Bradycardia Algorithm
Bradycardia in a child becomes a clinical emergency when the heart rate drops below 60 beats per minute and signs of poor perfusion are present. The response involves maintaining the airway and providing oxygen, initiating CPR if needed, and administering epinephrine or atropine depending on the suspected cause.
Tachycardia Algorithm
The tachycardia pathway begins with one fundamental question: is the child stable or unstable?

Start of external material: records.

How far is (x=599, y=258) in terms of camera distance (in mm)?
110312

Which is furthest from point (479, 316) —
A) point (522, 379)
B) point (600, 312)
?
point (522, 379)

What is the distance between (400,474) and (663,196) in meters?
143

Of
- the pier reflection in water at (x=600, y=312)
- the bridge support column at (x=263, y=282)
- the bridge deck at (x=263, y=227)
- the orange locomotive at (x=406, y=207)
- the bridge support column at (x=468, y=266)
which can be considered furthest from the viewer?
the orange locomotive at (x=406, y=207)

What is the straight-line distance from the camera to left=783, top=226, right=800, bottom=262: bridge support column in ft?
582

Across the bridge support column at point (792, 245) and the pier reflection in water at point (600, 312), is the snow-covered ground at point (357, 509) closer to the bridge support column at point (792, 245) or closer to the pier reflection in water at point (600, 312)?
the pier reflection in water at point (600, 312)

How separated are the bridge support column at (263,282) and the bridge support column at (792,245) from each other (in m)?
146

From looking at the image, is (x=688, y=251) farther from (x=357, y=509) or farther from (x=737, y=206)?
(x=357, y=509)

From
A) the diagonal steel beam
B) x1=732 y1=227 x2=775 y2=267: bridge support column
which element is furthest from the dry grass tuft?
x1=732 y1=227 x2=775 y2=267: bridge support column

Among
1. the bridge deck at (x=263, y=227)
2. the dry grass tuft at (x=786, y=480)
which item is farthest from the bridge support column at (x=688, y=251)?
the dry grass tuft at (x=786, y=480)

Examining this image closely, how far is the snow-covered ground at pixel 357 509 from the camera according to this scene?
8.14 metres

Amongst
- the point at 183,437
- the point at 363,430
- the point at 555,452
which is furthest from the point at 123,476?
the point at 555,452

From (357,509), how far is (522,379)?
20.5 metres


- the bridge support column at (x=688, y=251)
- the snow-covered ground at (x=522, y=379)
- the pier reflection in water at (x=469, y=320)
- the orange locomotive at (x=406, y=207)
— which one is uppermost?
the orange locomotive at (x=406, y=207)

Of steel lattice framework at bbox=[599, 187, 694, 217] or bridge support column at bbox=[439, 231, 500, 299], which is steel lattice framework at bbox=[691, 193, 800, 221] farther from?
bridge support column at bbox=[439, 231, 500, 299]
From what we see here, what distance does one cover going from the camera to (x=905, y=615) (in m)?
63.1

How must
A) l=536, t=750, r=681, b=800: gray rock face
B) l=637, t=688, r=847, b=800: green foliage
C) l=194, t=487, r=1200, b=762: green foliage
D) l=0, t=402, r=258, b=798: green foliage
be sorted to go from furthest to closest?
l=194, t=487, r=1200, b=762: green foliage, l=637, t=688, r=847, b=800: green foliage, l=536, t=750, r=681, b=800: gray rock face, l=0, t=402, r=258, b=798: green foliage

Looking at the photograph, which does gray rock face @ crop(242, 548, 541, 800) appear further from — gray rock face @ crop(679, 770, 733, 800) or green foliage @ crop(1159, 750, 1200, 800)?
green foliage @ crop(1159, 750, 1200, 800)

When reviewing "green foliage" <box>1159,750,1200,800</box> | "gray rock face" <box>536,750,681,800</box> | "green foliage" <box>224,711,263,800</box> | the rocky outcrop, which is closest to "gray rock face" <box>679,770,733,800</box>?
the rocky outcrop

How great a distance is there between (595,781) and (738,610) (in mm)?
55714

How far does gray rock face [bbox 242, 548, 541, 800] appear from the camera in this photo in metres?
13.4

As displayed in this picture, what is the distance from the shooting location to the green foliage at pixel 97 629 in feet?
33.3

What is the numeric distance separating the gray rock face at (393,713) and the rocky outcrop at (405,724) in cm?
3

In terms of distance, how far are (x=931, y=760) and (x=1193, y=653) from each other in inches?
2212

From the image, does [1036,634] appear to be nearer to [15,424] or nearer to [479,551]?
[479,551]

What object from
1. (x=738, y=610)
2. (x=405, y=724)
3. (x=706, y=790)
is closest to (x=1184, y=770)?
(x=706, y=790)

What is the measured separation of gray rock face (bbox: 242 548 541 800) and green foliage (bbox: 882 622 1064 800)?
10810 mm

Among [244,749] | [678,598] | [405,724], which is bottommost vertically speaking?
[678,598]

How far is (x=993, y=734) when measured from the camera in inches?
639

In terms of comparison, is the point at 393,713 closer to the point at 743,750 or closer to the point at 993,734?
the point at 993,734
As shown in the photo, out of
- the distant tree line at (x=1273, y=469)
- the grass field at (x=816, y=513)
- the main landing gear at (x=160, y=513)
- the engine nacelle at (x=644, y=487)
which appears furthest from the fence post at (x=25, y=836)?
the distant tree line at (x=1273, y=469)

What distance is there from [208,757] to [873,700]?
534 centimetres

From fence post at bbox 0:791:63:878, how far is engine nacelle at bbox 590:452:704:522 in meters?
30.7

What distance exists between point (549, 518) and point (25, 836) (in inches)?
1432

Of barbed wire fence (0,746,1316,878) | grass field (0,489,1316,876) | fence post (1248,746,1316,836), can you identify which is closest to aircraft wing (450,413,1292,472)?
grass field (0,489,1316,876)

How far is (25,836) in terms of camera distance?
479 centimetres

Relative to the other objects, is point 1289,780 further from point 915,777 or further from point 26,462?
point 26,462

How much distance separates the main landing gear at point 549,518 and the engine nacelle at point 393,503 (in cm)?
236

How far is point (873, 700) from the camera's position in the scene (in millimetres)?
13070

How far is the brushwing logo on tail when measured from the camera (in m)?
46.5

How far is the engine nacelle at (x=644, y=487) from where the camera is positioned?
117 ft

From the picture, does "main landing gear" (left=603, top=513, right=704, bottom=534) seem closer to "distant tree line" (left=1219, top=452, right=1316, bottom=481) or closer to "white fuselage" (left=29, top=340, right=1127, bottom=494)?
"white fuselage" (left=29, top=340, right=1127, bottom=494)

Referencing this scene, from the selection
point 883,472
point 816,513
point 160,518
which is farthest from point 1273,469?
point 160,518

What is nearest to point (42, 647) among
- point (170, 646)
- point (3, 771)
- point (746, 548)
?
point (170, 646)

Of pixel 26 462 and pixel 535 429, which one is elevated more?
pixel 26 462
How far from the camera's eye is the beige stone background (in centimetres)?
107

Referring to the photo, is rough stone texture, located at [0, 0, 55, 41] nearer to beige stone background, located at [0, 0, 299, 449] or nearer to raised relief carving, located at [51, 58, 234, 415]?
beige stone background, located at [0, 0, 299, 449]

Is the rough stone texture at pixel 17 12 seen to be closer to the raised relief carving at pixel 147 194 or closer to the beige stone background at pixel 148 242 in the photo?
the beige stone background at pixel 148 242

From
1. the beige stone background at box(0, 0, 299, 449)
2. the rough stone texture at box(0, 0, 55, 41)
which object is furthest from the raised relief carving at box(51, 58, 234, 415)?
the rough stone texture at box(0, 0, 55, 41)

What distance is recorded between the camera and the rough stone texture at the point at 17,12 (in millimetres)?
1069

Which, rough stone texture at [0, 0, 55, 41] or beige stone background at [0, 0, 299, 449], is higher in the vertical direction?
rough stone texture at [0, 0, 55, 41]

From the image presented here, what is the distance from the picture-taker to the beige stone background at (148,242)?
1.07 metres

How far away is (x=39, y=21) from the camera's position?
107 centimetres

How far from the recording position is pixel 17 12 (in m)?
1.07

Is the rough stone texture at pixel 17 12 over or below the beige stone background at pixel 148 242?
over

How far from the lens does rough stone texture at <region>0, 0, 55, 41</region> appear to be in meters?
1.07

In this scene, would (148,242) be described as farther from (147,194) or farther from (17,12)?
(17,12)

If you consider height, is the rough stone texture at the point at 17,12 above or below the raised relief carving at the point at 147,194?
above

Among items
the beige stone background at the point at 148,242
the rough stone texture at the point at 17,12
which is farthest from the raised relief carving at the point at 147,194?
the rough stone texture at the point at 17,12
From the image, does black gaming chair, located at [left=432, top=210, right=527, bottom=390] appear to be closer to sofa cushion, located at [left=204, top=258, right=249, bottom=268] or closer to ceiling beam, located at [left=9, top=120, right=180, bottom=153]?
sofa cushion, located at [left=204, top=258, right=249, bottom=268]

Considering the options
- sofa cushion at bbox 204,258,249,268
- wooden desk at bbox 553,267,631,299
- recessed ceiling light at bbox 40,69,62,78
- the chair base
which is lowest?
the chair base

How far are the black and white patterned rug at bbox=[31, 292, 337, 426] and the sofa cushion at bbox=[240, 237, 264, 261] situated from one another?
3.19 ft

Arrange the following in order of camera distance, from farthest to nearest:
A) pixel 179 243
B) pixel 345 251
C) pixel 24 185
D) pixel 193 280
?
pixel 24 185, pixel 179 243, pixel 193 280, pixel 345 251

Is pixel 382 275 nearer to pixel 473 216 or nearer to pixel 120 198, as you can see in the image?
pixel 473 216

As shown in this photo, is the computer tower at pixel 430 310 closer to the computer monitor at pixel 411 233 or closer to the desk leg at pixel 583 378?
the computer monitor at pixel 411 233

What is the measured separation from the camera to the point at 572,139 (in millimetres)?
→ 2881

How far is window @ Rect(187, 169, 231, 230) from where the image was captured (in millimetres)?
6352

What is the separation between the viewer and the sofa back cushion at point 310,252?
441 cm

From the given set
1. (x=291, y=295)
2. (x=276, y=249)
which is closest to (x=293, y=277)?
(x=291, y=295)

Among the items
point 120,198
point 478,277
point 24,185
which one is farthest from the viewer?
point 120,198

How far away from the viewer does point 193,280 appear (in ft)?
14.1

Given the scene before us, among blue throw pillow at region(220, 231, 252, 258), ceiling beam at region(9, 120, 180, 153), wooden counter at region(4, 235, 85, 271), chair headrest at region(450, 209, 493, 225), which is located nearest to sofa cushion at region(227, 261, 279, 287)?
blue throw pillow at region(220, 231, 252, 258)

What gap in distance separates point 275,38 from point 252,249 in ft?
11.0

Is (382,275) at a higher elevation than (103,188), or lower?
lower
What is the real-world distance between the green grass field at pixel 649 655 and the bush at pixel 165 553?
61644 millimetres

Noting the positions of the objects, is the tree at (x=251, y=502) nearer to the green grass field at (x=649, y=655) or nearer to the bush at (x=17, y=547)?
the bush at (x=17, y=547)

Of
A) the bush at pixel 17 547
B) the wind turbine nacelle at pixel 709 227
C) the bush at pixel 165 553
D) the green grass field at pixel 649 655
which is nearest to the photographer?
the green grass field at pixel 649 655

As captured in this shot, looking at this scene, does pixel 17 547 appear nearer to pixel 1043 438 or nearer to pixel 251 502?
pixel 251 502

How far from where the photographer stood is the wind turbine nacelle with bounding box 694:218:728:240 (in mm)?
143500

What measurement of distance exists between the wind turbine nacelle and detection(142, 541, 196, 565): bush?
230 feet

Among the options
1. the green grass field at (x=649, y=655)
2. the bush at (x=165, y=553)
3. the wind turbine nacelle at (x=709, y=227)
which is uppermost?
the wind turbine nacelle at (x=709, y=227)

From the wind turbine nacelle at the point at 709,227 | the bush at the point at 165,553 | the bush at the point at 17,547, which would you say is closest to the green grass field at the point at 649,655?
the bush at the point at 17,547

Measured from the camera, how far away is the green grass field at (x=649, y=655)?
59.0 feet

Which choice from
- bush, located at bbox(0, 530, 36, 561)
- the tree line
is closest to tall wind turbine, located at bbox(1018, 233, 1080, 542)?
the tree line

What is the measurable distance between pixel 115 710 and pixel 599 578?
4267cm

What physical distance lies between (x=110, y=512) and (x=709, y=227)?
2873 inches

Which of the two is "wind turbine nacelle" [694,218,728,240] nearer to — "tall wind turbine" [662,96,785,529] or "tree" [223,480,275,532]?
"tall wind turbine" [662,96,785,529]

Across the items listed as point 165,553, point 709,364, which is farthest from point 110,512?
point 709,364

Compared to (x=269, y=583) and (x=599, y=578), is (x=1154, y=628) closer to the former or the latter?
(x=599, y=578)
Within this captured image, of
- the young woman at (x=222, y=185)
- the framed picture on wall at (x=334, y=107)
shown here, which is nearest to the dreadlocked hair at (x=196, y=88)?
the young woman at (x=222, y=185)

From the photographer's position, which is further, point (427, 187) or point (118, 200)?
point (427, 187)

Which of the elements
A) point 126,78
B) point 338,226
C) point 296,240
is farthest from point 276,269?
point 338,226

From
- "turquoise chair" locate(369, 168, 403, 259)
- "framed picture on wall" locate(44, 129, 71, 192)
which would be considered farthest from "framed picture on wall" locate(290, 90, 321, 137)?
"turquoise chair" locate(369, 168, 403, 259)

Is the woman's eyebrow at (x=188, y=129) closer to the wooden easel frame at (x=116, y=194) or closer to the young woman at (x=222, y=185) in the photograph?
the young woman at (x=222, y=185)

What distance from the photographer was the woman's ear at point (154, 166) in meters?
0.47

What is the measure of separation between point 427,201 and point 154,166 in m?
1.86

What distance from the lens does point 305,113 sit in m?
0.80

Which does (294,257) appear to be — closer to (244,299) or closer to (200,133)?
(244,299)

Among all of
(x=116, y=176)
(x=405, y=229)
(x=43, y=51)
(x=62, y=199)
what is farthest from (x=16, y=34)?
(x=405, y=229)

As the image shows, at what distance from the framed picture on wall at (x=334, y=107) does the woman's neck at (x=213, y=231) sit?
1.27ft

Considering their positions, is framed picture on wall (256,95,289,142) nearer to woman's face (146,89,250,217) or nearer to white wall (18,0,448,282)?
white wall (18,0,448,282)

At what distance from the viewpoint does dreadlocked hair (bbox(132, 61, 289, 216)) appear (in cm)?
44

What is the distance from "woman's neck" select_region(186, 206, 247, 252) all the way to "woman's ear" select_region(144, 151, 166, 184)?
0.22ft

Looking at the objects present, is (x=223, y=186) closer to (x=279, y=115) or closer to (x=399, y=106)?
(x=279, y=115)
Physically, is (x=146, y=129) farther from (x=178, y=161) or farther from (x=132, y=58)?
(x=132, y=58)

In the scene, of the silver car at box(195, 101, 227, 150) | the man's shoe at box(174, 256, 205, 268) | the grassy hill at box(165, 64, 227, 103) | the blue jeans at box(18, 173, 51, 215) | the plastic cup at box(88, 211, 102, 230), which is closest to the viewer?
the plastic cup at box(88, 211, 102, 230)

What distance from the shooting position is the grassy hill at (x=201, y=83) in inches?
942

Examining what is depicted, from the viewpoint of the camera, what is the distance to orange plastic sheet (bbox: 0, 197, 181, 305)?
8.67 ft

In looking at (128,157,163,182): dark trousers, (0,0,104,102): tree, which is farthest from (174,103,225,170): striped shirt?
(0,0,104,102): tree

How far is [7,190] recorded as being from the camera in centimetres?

An unstable child showing signs of shock, low blood pressure, or altered consciousness requires immediate synchronized cardioversion. A stable child with a narrow complex tachycardia may respond to vagal maneuvers or adenosine. Wide complex tachycardia in a stable patient is typically managed with antiarrhythmic medications such as amiodarone.
Respiratory Distress and Failure
Given that respiratory failure is the most common precursor to pediatric cardiac arrest, this algorithm is arguably the most critical of all. Key signs include rapid breathing, visible retractions, and cyanosis.
Management begins with supplemental oxygen, progresses to bag-mask ventilation if needed, and advances to a definitive airway when the child cannot maintain oxygenation independently. Early intervention in respiratory distress before it deteriorates into full respiratory failure is where outcomes are most meaningfully influenced.
Shock Management
PALS recognizes four main categories of shock: hypovolemic, distributive (including septic shock), cardiogenic, and obstructive. While the underlying cause differs, the initial response for most types begins with intravenous fluid resuscitation. Vasopressors are added when fluids alone are insufficient, and treating the root cause remains the parallel priority throughout.
Post-Cardiac Arrest Care
When spontaneous circulation is restored following cardiac arrest, the work isn’t over. Post-resuscitation care focuses on maintaining adequate oxygenation without excessive oxygen levels, supporting blood pressure, controlling temperature, and monitoring neurological function closely. This phase significantly influences long-term outcomes and quality of recovery.
Key Medications Used in PALS
All drug dosing in pediatric emergency care is weight-based, which is one of the most significant practical differences from adult protocols. Commonly used medications include epinephrine, amiodarone, adenosine, atropine, and lidocaine each with specific indications depending on the algorithm being followed.
PALS vs. Adult ACLS: Key Differences
| Feature | PALS | Adult ACLS |
| Primary cause of arrest | Respiratory | Cardiac |
| Main focus | Airway and breathing | Defibrillation |
| Compression ratio | 15:2 (2 rescuers) | 30:2 |
| Drug dosing | Weight-based | Fixed |
Final Thoughts
PALS algorithms give healthcare providers a structured, evidence-based framework for managing the most critical moments in a child’s care. They work because they’re built on a clear understanding of pediatric physiology, regularly updated based on the best available clinical evidence, and designed to reduce hesitation when time is the most precious resource available.
For any clinician who works with children in emergency or acute care settings, understanding these protocols isn’t optional, it’s foundational.